Jail Time Might be Coming For Opioid Executives Who Profited From Addiction

With each passing day, more than 115 people in the U.S. die from opioid abuse. There were 63,000 opioid overdose deaths in 2016 alone— that’s more than the number of Americans killed in the Vietnam War.  While President Trump has claimed that refugees are to blame for the opioid crisis, the truth is that it can be easily traced back to decisions made by pharmaceutical companies in the 1990s. Earlier this month, Senator Bernie Sanders (I-Vt) announced that he will push a bill aimed at holding big pharma executives accountable for their role in the epidemic. Some of those execs, who profited off addiction, just might find themselves in prison with other drug dealers.

Jail Time and Hefty Fines

The new bill, called the Opioid Crisis Accountability Act of 2018, will impose a minimum sentence of 10 years on individuals whose companies are found guilty of criminal activity related to the opioid crisis. They will also be required to pay fines for the same amount as their compensation packages, plus an extra $7.8 billion to cover one-tenth the annual cost of the crisis.

“We know that pharmaceutical companies lied about the addictive impacts of opioids they manufactured. They knew how dangerous these products were but refused to tell doctors and patients. Yet, while some of these companies have made billions each year in profits, not one of them has been held fully accountable for its role in an epidemic that is killing tens of thousands of Americans every year,” Sanders said.

Big Pharma, Big Lies

Sanders’ bill will crack down on marketing techniques that have kept patients in the dark  about the addictive properties of opioid pills for years. In the 1990s, pharmaceutical companies actually told the medical community that prescription opioid pain relievers such as OxyContin were safe and non-habit forming. As a result, doctors began to prescribe them at faster rates. Eventually, the drugs were found to have addictive properties similar to heroin, but it was too late. As the drugs became widely misused, opioid overdose rates increased. Now, according to the National Institute on Drug Abuse, 21 to 29 percent of patients misuse the opioid drugs prescribed to them.

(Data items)

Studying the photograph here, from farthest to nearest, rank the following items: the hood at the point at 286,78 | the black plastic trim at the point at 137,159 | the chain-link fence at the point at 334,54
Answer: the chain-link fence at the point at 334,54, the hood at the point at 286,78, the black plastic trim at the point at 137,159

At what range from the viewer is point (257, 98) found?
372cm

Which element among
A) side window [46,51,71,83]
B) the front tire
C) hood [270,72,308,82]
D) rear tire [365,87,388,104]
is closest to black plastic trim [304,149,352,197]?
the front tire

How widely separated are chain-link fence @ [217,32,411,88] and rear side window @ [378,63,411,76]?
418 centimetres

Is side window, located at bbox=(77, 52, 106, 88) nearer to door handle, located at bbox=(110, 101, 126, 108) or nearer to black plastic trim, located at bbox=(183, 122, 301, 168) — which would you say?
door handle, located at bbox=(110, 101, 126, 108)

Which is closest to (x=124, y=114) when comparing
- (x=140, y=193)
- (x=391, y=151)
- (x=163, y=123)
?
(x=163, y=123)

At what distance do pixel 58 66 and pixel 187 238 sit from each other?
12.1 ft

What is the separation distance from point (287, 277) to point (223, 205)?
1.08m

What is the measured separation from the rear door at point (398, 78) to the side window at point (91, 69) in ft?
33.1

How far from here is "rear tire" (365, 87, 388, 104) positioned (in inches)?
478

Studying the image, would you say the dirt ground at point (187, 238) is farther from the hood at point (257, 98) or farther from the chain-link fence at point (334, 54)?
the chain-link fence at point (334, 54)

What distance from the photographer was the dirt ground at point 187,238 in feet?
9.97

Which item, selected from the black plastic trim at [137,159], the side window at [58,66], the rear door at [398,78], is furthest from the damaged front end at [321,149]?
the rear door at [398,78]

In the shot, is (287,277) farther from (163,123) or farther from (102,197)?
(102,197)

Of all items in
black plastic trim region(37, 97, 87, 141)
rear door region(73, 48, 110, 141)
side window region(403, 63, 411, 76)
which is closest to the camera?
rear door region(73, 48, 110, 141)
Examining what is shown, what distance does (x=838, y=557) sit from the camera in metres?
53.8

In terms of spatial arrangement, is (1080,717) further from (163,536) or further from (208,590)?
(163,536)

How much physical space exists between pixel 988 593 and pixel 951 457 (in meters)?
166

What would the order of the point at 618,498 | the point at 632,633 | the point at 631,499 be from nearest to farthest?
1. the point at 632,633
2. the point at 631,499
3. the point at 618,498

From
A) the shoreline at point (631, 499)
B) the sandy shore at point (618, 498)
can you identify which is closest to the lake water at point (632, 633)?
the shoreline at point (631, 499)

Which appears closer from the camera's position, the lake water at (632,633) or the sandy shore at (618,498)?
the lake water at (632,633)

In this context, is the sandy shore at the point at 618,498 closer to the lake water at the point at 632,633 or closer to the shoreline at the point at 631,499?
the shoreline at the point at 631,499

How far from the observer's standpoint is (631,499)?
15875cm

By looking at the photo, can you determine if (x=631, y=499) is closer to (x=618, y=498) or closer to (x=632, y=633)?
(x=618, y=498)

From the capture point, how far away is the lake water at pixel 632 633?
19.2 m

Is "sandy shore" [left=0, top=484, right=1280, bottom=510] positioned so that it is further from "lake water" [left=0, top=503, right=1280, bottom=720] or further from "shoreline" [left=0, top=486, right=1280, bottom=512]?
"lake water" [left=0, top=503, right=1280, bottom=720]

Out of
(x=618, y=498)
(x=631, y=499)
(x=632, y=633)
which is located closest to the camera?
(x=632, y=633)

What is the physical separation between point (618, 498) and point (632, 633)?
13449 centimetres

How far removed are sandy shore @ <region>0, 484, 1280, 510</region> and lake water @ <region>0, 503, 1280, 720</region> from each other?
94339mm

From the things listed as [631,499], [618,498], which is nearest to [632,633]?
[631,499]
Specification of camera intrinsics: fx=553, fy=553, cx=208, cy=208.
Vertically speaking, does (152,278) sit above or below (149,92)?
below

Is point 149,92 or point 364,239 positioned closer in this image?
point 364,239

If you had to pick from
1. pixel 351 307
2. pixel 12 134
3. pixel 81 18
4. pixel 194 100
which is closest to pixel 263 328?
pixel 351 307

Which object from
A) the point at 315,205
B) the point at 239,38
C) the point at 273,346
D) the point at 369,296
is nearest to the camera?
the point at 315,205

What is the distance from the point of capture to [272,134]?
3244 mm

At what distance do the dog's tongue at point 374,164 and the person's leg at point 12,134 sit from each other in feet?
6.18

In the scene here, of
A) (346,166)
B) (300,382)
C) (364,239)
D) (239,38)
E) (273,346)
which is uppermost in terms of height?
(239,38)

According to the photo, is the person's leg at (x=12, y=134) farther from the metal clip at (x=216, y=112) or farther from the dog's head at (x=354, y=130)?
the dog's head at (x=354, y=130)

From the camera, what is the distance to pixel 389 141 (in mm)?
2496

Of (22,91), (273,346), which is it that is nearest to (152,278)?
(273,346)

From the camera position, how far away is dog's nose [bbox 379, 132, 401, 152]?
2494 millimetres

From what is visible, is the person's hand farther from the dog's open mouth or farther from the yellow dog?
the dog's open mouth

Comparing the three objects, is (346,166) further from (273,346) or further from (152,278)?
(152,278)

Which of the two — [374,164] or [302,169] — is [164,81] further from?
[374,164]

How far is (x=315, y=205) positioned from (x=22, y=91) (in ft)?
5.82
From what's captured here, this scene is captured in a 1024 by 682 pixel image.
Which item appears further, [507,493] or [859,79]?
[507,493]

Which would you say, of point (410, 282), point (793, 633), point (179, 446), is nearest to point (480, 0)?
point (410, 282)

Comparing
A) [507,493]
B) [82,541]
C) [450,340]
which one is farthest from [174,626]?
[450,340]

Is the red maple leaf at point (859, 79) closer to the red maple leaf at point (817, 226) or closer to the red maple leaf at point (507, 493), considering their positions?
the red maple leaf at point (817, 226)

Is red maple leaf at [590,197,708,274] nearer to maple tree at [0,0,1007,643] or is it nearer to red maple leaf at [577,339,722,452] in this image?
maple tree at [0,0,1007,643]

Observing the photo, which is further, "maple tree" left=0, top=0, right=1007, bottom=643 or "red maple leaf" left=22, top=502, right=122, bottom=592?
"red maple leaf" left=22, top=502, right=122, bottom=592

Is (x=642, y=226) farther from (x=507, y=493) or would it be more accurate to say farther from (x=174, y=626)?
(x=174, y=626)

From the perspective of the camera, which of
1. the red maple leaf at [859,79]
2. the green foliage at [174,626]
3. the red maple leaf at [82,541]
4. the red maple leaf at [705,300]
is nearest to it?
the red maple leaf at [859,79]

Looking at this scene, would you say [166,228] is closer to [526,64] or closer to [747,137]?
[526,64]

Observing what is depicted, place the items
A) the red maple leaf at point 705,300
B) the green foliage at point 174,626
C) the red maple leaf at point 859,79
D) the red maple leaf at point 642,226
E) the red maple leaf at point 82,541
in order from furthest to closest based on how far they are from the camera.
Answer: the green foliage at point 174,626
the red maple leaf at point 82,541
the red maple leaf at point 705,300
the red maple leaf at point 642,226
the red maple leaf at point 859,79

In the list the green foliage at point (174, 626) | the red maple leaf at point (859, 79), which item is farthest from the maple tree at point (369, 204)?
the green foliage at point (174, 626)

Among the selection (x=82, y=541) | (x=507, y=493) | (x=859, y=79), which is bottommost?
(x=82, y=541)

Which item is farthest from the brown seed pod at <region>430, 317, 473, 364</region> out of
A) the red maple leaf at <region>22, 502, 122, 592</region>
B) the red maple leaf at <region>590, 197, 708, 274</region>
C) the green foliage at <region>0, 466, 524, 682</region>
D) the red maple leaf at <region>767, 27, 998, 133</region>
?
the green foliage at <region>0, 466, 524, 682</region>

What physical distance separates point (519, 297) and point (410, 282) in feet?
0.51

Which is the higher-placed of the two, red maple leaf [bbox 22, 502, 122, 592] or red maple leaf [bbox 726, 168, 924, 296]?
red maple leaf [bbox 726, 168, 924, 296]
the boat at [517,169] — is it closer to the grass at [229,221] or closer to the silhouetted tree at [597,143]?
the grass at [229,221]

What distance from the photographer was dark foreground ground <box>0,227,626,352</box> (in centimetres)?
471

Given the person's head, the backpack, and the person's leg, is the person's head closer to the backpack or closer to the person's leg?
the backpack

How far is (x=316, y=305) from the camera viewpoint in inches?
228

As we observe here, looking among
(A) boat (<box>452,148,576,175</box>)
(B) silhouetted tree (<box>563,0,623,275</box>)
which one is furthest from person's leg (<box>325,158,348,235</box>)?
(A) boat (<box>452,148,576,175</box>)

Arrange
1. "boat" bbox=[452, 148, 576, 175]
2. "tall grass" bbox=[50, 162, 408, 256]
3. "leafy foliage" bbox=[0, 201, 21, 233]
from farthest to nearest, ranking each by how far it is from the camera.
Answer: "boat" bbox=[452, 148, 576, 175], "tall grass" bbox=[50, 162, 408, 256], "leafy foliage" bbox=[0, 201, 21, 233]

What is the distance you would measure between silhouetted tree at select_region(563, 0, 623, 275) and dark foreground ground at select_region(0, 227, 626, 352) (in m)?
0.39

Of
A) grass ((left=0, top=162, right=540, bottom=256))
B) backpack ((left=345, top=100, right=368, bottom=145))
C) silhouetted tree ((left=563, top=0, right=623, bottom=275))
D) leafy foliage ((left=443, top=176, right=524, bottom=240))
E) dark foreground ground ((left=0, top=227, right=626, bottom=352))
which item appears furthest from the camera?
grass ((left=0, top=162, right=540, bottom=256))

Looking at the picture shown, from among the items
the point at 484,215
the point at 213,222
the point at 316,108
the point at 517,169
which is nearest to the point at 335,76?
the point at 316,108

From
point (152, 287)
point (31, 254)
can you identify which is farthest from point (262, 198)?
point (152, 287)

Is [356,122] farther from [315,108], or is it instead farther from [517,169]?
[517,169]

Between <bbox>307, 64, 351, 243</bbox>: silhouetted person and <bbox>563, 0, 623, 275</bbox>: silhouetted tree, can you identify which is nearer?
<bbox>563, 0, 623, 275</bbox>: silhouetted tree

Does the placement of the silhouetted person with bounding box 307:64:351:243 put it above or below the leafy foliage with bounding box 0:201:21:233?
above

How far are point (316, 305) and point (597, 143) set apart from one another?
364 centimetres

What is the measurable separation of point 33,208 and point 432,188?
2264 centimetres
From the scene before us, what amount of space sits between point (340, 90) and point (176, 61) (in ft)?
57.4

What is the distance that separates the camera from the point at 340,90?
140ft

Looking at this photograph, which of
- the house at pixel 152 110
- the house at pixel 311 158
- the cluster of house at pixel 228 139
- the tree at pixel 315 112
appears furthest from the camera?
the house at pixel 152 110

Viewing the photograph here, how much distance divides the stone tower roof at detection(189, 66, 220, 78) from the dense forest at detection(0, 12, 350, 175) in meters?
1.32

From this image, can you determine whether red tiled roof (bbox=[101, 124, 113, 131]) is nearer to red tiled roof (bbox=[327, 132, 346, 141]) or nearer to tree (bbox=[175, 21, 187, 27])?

* **Required action A**: Reproduce the article on opioid executives word for word, from "The new bill, called" to "of the crisis.".
* **Required action B**: According to the article on opioid executives, what minimum prison sentence would the Opioid Crisis Accountability Act of 2018 impose?
* **Required action C**: Continue the article on opioid executives from its final sentence onward.

* **Response box A**:
The new bill, called the Opioid Crisis Accountability Act of 2018, will impose a minimum sentence of 10 years on individuals whose companies are found guilty of criminal activity related to the opioid crisis. They will also be required to pay fines for the same amount as their compensation packages, plus an extra $7.8 billion to cover one-tenth the annual cost of the crisis.

* **Response box B**: A minimum sentence of 10 years.

* **Response box C**:
As Sanders mentioned, companies have made billions in profits without ever being held accountable, aside from small settlement deals made with some states. Purdue Pharma, the maker of OxyContin, was fined more than $600 million in 2007 for lying to the public about the risks of that drug. However, that amount was a small price to pay for a company making $22 billion from OxyContin alone in the past decade.

Looking Ahead

If the new legislation becomes law, direct-to-consumer marketing will require adequate warning about the addiction-forming risks of opioid drugs. Violators will pay 25% of the profit they make and lose market exclusivity for their opioid products. The bill will also ban drug distributors from sending unreasonable amounts of pills to small communities or states. McKesson, a controlled substances distributor, sent 5 million opioid pills over two years to a West Virginian town with only 400 residents.

Even if the Opioid Crisis Accountability Act of 2018 is voted into law, there’s still a lot of work to be done. The pharmaceutical business is exactly that— a business, and most companies aren’t willing to admit that they’ve been making a profit off Americans who get addicted to their products. In February, Purdue made a shocking move when they announced that they will no longer send salespeople peddling OxyContin to doctor’s offices. It’s a step in the right direction, but it’s going to take much more than that to reverse a problem that now causes more deaths than heroine and cocaine use combined every year.